Abstract 348: Assessing Effects of Geniculate Artery Embolization in a Non-Surgical Animal Model of Osteoarthritis

Presentation: Wednesday, June 15 at 4:03 p.m., Boston Convention and Exhibition Center, room 251

Researchers successfully created a sheep model that mimics knee osteoarthritis in humans, which will allow IRs to better understand geniculate artery embolization (GAE).

The findings of abstract No. 348, “Assessing Effects of Geniculate Artery Embolization in a Non-Surgical Animal Model of Osteoarthritis,” will be presented Wednesday at 3 p.m. as part of Scientific Session 35, Embolization 2.

GAE blocks blood flow in the synovium, or the lining around the knee, to reduce inflammation and thus pain. Prior research by Yuji Okuno, MD, PhD, in Japan has also shown success using embolization to treat shoulder pain and plantar fasciitis in the foot, said presenter Andre Uflacker, MD, of Medical University of South Carolina.

“This has sparked a rush of scientific interest in this kind of research, and this is why we thought an animal model like this one would be useful to answer questions that will ultimately arise,” Dr. Uflacker said.

GAE uses superselective angiography and particle embolization of the involved area of the knee lining. Patients with inflamed synovium consistently have increased vascularity—more and larger blood vessels—and possibly arterial venous shunting, or abnormal connections between arteries and veins, Dr. Uflacker said. They also have “tumor blushing,” which is an increase in blood flow similar to what is seen in some tumors.

The sheep model created by Dr. Uflacker’s team does not require surgery, which would allow IRs to study the therapeutic mechanism of GAE and disease progression without needing a veterinarian or orthopedic surgeon.

Dr. Uflacker’s team injected 700mg of sodium monoiodoacetate under fluoroscopy guidance into the left stifle of six castrated rams. MRI and invasive angiography were used to identify the regions with greatest disease severity for super-selective embolization. Twenty-four weeks later, study and scoring of the synovium post-mortem showed the successful creation of a sheep model of osteoarthritis in which angiographic, histopathological, MRI and kinematic data can be obtained to study GAE effects.

This ovine model can help fill several gaps in GAE knowledge, Dr. Uflacker said.

“Is there a correlation between high blood flow to the synovium and things like disease progression and symptom improvement if we shut down that increased blood flow?

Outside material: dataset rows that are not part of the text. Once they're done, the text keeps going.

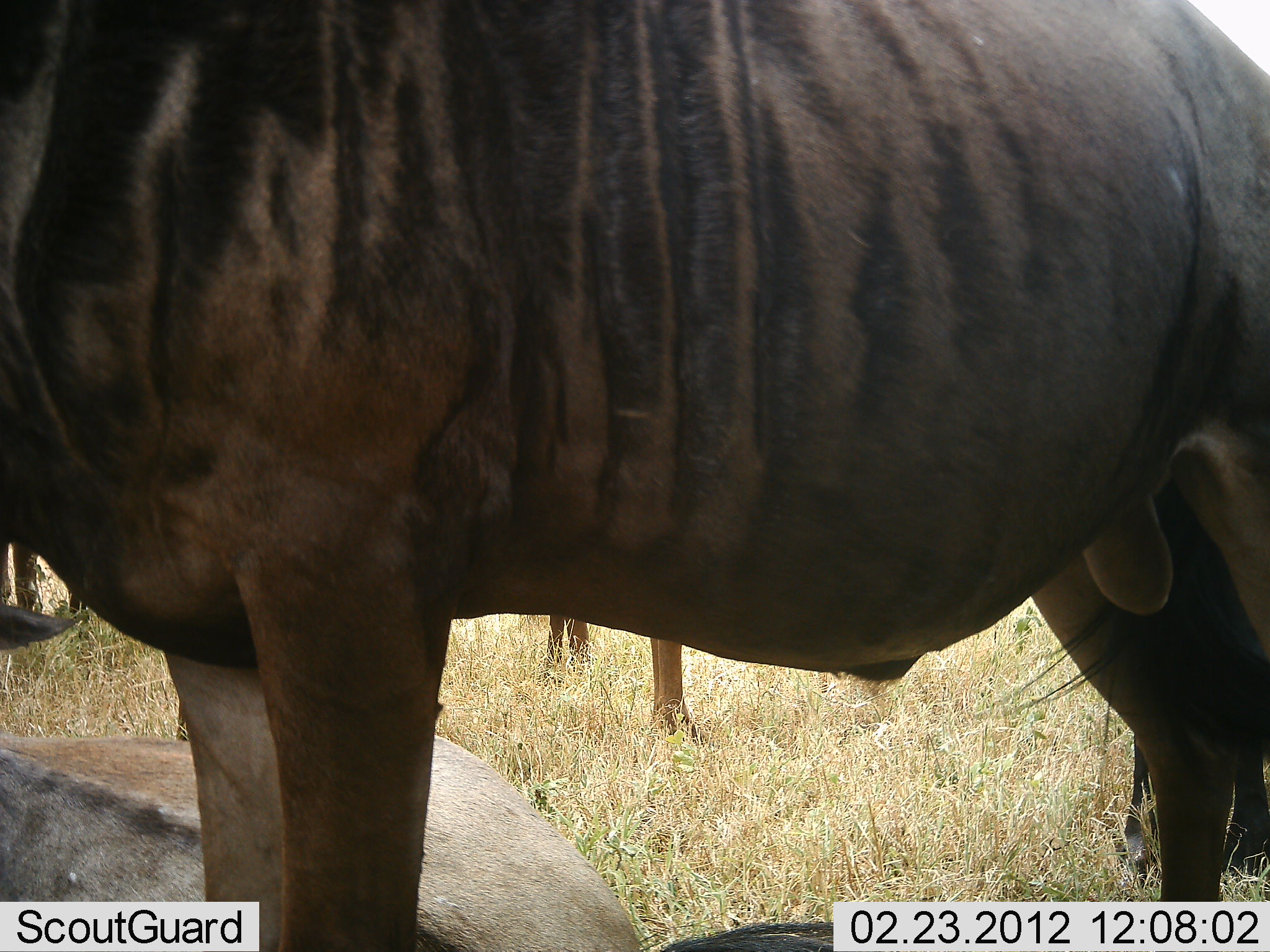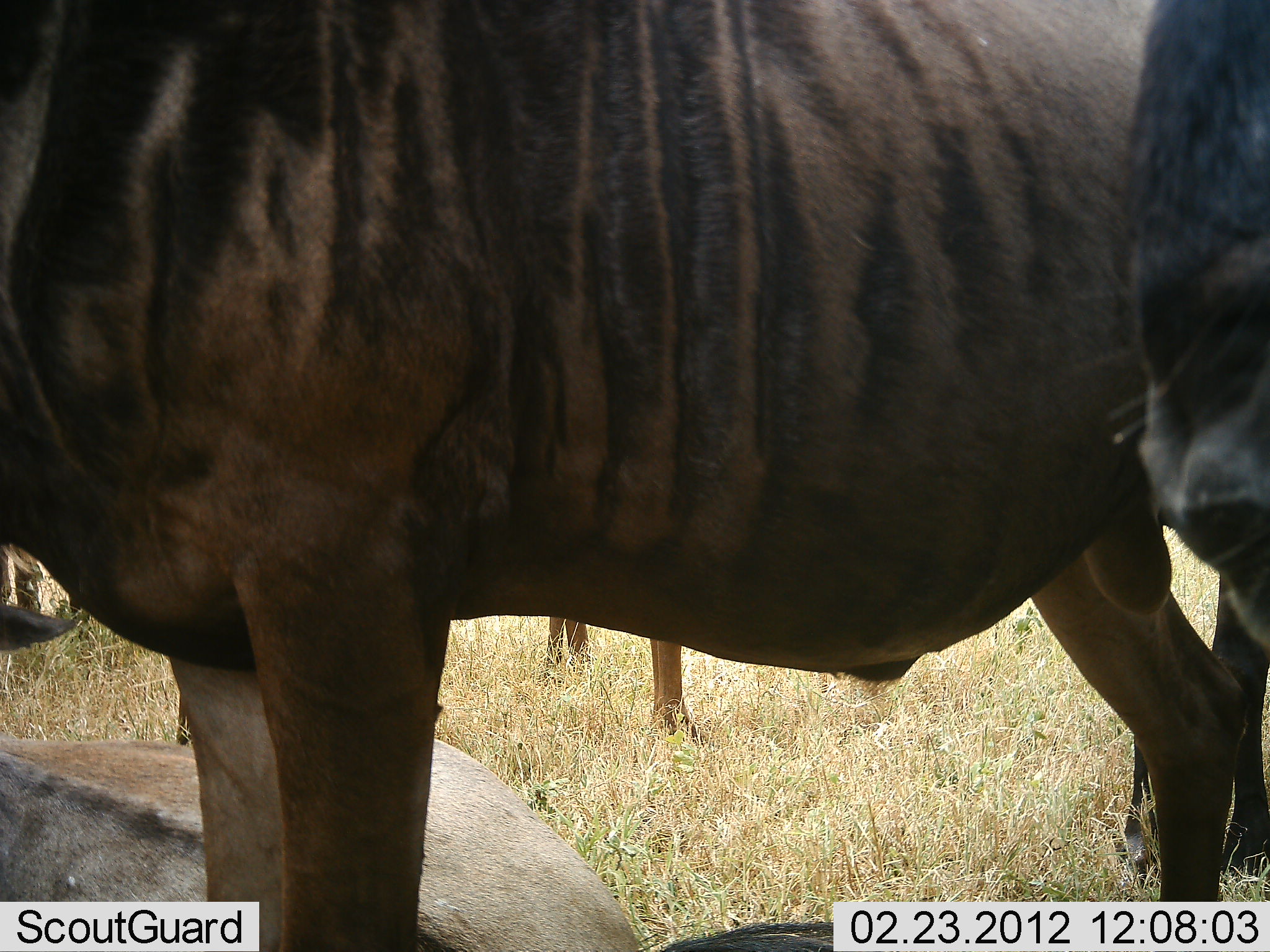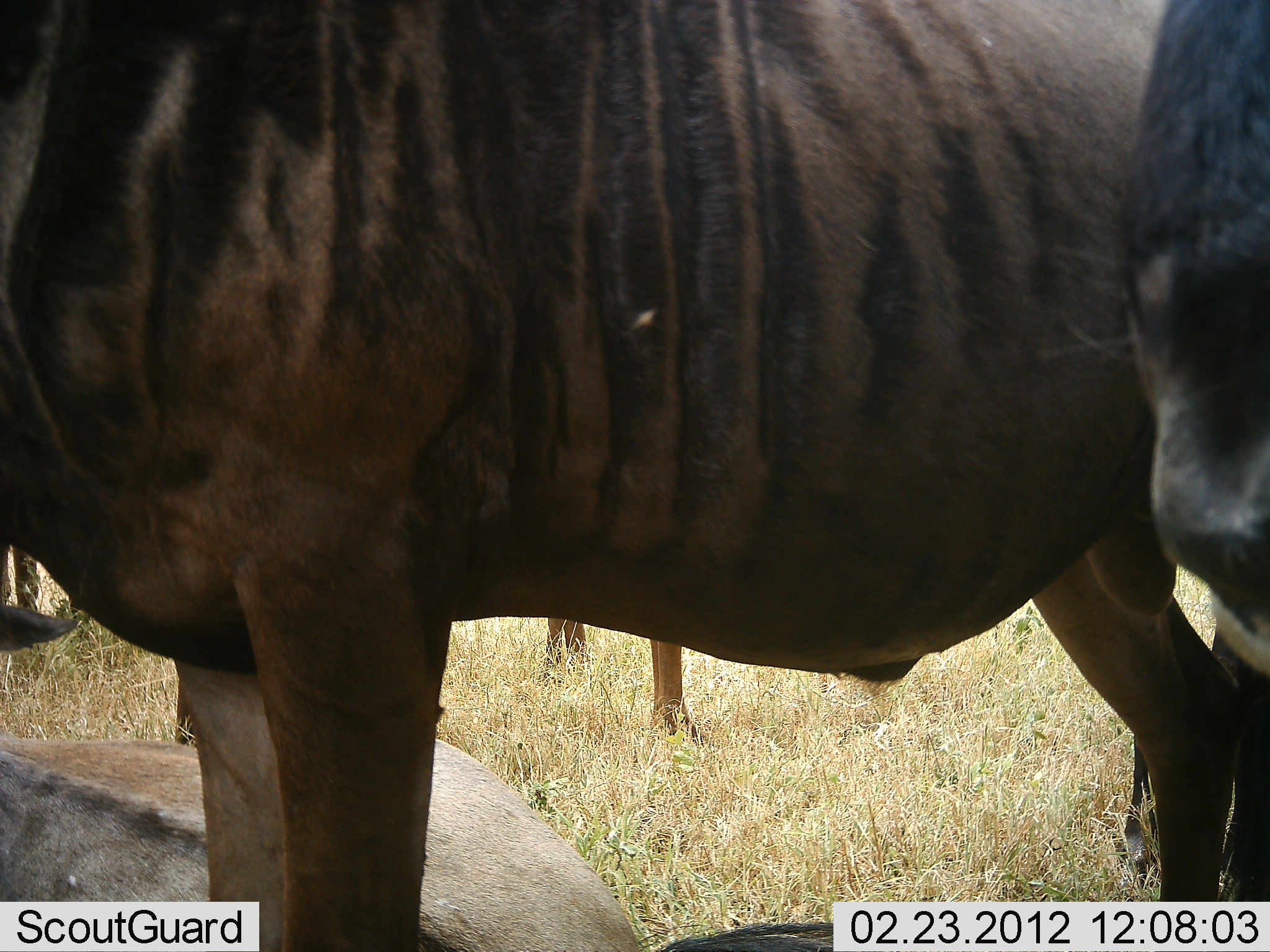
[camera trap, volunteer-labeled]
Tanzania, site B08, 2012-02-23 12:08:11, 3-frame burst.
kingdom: Animalia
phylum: Chordata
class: Mammalia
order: Artiodactyla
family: Bovidae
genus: Connochaetes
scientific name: Connochaetes taurinus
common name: blue wildebeest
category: wildebeest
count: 4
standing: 91%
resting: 57%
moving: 9%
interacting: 4%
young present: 0%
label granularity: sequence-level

We also don’t fully understand the histopathological changes and how those correlate with symptoms. Do we see decreased presence of pain fibers, or nociceptive innervation, in the synovium when we decrease hypervascularization of the synovium?

“And how do all those things fit together for symptom improvement and actual disease progression?” he continued. “We know that osteoarthritis gets worse as time goes on, and it’s entirely possible that GAE could be disrupting the cycle of inflammation.”

The use of GAE could also decrease the use of opioids for knee pain, Dr. Uflacker said.

“There are millions of people all around the world with early knee osteoarthritis that have not progressed yet to end-stage joints that require surgery,” he explained. “Most of those people have limited choice of therapies that improve their pain. One road we don’t want people going down is the road of oral narcotic pain medication to treat their knee osteoarthritis. This research is extremely relevant in reducing the overall amount of opioids that are consumed in the United States and around the world.”